The pipeline development was not without drawbacks: The first (and natural) approach to processing the documents in the input folder would be:
<p:for-each> <p:xslt> <p:with-input port="stylesheet" href="the-stylesheet.xsl" /> </p:xslt> </p:for-each>
However, if you process around 15,000 source documents, the stylesheet document is loaded each time too. Since this is completely inefficient, we changed it to:
<p:load href="the-stylesheet.xsl" name="stylesheet" /> <!-- ... --> <p:for-each> <p:xslt> <p:with-input port="stylesheet" pipe="@stylesheet" /> </p:xslt> </p:for-each>
This is a bit better performance-wise, but makes the pipeline more difficult to read. Moreover, it only partially resolves the inefficiency issue because the stylesheet has to be compiled every time the <p:for-each>
is executed. The same applies to the XML schemas or the Schematron. They have to be prepared every time to be usable, although they do not change in our case. Using an XML catalog does not help here, because it only caches the document. The most effective solution would be to cache the ready-to-use stylesheet etc. But simply caching them as default processor behaviour is not feasible in XProc 3.0. Looking at the specifications, it is perfectly possible to rewrite documents or stylesheets etc. within <p:for-each>
so that a later iteration depends on documents produced in an earlier one.

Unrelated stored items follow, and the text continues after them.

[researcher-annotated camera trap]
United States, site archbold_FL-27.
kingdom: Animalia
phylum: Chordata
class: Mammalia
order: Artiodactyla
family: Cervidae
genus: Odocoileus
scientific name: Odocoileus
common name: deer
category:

A processor could perform some optimisation here by checking whether a certain document is written inside a <p:for-each>
. However, since catalog resolution etc. frequently takes place in XProc, there is no simple and reliable way to do this. From our perspective, some more investigation of this problem is necessary: One solution could be an (extension) attribute on <p:with-input>
allowing a pipeline author to declare a stylesheet, schema etc. to be cacheable. Whether this is implemented in XProc at language level or takes the form of a vendor-specific extension is a discussion for the future.